→ **Directions for this task**
List every line in the material that contains the string "instances". Case matters.

— START OF Records to process —

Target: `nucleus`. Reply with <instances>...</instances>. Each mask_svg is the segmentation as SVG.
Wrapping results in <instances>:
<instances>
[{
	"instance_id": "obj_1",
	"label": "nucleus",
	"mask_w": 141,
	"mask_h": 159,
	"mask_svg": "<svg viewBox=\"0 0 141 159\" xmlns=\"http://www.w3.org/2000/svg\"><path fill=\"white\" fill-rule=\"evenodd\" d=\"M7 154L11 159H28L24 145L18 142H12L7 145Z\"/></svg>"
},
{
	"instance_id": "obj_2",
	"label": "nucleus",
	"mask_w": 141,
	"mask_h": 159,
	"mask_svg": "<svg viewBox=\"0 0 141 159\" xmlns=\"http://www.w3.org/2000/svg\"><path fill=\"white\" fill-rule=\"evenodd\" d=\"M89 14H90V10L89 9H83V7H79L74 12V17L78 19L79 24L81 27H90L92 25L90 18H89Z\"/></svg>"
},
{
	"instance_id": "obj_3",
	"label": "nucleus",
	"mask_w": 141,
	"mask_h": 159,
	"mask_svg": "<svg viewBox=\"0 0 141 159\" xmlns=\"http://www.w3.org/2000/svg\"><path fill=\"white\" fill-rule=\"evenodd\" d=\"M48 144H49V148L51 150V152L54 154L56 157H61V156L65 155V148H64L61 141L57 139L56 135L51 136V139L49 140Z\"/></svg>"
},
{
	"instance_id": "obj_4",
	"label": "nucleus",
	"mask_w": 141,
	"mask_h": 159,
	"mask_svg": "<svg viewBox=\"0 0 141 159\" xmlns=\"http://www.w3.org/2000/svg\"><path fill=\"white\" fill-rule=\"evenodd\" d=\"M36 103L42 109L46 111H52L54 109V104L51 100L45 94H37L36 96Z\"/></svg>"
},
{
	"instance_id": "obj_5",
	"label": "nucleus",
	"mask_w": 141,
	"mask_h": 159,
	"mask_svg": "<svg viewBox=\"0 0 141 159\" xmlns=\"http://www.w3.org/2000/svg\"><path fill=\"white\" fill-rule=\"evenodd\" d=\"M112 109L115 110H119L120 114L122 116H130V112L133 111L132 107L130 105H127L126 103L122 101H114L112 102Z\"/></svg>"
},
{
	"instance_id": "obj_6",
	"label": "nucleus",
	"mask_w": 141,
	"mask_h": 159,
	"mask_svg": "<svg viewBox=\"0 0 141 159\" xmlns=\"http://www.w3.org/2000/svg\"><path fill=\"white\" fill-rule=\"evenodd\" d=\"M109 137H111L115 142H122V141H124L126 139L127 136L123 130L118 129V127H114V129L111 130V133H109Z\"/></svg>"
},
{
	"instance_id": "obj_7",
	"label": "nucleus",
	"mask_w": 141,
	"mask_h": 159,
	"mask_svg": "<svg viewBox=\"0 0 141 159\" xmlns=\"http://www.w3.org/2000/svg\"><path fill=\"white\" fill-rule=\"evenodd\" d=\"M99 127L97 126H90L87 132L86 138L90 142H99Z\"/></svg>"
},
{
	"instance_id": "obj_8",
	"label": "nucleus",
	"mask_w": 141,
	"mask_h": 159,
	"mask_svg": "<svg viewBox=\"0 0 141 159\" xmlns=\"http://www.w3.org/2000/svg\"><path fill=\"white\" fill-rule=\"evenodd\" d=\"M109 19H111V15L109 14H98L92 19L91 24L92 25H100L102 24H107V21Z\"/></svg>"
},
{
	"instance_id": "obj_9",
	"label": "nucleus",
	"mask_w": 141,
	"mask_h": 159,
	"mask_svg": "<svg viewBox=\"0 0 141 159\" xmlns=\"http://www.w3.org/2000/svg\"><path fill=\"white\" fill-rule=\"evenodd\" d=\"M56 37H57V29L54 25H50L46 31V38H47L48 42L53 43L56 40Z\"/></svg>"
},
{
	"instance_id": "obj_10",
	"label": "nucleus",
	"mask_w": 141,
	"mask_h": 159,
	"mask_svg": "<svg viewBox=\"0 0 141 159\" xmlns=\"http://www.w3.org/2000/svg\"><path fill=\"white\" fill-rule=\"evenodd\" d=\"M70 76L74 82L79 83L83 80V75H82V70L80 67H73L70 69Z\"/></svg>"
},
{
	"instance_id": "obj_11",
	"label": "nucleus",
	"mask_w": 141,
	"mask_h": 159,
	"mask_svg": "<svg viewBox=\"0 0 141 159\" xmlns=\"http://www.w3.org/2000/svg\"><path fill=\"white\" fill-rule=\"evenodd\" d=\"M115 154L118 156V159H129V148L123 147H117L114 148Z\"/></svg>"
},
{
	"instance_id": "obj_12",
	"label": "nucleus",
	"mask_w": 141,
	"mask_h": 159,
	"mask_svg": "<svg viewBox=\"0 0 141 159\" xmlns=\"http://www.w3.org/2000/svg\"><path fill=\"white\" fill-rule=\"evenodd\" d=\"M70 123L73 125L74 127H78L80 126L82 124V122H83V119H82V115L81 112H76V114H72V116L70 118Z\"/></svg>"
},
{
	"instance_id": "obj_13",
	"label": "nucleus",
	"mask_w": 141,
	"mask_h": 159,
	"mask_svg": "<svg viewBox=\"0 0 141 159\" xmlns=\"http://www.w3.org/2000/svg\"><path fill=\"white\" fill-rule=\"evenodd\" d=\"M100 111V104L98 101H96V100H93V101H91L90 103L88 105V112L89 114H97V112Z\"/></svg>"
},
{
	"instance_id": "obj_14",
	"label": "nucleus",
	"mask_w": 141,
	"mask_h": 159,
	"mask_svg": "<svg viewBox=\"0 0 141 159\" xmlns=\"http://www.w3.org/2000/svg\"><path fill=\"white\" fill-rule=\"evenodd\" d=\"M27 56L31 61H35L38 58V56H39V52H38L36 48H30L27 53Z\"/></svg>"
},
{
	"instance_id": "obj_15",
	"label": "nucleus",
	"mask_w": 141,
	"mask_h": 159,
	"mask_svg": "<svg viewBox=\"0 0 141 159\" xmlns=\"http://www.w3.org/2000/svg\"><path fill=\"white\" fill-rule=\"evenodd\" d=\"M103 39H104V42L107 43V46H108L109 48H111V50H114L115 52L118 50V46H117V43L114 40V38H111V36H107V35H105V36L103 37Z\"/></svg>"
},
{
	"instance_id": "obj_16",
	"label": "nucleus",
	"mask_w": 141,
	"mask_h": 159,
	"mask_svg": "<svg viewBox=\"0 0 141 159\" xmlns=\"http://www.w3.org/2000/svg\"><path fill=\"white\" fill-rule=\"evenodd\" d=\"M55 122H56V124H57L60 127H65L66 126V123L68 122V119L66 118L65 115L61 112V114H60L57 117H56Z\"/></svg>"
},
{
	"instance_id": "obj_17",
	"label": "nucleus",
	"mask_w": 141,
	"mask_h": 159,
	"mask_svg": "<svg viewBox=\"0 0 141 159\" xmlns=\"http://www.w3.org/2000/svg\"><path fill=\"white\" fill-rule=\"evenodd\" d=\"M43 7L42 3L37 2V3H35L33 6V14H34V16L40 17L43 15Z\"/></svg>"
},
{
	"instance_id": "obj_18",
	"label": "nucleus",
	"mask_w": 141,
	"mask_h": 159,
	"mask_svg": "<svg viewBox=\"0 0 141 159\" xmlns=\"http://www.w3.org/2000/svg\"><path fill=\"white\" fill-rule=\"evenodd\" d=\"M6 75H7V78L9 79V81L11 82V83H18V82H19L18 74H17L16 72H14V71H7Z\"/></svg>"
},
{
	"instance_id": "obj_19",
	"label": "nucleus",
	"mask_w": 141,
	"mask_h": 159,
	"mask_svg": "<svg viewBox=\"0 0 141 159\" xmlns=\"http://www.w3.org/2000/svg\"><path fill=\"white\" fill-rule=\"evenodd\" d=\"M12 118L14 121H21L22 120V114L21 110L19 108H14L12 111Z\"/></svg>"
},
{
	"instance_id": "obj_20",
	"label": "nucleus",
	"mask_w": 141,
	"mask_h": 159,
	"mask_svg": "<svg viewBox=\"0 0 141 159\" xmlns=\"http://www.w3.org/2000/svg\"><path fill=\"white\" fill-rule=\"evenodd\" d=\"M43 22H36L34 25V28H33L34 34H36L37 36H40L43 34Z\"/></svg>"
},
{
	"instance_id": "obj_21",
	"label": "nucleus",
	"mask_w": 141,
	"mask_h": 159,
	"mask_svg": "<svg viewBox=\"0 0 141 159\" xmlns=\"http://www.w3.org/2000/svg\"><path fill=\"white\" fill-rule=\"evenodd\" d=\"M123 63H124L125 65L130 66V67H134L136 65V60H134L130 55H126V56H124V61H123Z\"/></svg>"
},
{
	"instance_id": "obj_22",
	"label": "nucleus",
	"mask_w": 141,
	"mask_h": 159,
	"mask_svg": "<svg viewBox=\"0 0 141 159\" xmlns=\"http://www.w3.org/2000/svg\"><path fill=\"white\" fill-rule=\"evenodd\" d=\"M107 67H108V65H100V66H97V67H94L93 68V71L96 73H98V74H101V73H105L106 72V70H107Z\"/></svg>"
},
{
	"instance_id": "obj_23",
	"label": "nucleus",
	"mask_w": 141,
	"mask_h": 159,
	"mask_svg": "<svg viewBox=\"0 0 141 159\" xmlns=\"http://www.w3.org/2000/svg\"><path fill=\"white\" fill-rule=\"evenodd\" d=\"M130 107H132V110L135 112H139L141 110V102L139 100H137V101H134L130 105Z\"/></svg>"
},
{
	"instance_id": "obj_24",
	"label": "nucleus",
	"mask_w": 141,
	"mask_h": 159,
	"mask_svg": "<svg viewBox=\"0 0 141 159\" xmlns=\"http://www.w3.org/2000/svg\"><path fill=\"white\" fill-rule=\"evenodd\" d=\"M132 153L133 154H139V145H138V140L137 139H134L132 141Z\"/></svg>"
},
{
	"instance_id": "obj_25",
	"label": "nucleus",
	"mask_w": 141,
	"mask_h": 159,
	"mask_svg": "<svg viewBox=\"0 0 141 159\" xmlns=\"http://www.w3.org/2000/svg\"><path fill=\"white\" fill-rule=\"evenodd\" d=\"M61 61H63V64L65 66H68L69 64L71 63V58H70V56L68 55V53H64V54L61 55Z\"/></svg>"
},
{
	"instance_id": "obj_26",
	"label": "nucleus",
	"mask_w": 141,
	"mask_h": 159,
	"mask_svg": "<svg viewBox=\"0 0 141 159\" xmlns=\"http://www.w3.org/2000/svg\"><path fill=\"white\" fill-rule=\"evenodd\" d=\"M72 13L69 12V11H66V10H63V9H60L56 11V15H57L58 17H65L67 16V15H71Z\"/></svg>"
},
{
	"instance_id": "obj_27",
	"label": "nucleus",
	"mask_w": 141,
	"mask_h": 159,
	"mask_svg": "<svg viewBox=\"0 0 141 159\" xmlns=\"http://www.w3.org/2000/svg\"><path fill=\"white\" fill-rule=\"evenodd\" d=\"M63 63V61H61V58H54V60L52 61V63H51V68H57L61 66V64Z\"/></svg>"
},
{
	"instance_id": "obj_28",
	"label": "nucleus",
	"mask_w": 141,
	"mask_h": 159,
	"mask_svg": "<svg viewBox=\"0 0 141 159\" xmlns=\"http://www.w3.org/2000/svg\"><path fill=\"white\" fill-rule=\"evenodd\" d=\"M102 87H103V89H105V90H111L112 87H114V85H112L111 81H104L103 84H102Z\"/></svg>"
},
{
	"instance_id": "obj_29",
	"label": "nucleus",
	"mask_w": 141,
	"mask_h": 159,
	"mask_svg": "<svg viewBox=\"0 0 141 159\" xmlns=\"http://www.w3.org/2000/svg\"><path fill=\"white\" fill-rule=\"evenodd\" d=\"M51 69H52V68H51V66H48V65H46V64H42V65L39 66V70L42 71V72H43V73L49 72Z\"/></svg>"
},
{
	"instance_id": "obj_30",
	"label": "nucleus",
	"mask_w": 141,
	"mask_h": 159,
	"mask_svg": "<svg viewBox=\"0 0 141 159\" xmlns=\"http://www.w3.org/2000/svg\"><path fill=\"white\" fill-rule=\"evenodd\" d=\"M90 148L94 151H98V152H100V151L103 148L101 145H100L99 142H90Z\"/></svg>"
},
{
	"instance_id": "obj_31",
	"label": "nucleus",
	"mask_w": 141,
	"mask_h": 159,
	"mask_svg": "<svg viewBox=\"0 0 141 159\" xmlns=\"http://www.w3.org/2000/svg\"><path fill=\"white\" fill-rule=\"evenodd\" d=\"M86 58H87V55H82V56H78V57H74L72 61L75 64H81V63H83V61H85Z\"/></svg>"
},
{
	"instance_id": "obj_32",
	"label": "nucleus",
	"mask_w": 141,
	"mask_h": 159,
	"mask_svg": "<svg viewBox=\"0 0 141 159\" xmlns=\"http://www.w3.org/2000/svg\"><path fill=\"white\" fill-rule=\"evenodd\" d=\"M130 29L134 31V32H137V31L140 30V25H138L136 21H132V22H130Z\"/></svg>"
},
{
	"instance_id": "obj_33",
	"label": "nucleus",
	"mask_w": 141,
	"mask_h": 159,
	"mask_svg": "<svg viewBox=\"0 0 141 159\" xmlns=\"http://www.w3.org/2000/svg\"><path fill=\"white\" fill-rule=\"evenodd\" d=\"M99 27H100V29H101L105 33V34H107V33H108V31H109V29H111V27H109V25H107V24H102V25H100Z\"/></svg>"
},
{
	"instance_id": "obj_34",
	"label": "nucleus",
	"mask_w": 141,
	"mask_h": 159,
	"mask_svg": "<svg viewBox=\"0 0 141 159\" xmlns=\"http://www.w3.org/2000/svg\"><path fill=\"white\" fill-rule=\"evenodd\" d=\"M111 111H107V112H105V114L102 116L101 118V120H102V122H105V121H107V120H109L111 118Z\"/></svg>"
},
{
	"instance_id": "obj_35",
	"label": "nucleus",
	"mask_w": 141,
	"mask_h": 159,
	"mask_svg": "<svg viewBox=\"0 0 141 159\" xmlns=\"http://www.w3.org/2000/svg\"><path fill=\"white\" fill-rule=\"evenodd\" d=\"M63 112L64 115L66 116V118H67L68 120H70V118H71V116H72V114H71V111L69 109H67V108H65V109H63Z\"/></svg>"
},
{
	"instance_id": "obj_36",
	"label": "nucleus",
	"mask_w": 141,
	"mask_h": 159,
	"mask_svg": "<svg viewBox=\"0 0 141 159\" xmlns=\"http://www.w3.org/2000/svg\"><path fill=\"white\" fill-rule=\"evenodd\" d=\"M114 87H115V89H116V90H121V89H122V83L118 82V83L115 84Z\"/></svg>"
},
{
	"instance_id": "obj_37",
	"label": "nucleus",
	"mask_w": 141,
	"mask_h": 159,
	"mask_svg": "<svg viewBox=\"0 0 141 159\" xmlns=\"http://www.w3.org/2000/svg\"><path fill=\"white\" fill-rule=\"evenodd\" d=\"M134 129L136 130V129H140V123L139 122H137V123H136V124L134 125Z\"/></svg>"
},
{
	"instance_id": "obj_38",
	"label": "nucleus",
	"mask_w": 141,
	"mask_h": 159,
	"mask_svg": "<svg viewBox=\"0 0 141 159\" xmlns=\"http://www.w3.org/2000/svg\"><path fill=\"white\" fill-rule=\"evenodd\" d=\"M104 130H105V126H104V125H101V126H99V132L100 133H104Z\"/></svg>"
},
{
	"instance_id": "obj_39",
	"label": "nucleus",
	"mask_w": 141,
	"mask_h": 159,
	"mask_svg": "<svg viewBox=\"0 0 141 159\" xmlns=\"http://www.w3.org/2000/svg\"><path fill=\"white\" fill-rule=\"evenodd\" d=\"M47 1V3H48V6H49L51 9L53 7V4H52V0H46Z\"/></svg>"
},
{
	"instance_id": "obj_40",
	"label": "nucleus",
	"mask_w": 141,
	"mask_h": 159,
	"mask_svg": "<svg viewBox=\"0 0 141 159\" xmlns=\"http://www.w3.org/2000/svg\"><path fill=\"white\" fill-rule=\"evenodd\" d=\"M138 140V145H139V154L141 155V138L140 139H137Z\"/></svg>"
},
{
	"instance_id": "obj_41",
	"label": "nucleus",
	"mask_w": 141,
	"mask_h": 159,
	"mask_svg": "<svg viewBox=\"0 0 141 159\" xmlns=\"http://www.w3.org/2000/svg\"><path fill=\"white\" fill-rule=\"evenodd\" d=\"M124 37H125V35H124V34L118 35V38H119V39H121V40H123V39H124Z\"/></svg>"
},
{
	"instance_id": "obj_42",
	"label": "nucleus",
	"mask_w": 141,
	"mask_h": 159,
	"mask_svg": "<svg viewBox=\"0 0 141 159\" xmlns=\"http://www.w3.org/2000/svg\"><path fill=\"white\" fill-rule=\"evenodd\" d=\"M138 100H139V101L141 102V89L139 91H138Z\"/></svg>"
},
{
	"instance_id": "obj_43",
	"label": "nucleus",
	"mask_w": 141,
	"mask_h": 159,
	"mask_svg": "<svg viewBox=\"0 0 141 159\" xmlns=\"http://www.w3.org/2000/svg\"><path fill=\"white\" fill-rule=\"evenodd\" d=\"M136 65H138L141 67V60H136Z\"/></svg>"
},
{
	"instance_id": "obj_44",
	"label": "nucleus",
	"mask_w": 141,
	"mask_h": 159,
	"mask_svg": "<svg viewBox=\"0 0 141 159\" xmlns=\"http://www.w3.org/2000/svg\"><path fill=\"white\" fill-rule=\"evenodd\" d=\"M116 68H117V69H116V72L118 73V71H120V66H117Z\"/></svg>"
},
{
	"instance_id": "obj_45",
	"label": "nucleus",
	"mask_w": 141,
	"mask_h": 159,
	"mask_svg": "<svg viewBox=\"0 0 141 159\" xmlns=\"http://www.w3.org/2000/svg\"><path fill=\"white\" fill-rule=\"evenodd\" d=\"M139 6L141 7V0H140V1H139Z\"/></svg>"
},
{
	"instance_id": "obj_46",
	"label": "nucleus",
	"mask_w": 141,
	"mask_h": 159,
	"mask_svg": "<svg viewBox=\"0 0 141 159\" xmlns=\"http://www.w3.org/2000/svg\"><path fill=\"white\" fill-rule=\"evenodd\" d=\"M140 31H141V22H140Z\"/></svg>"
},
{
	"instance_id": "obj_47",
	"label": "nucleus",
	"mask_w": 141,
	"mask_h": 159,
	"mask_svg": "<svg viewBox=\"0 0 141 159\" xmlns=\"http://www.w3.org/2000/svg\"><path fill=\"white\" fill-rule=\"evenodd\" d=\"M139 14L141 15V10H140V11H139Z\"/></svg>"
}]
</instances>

— END OF Records to process —

→ **Answer to this exercise**
Target: `nucleus`. Reply with <instances>...</instances>. Each mask_svg is the segmentation as SVG.
Wrapping results in <instances>:
<instances>
</instances>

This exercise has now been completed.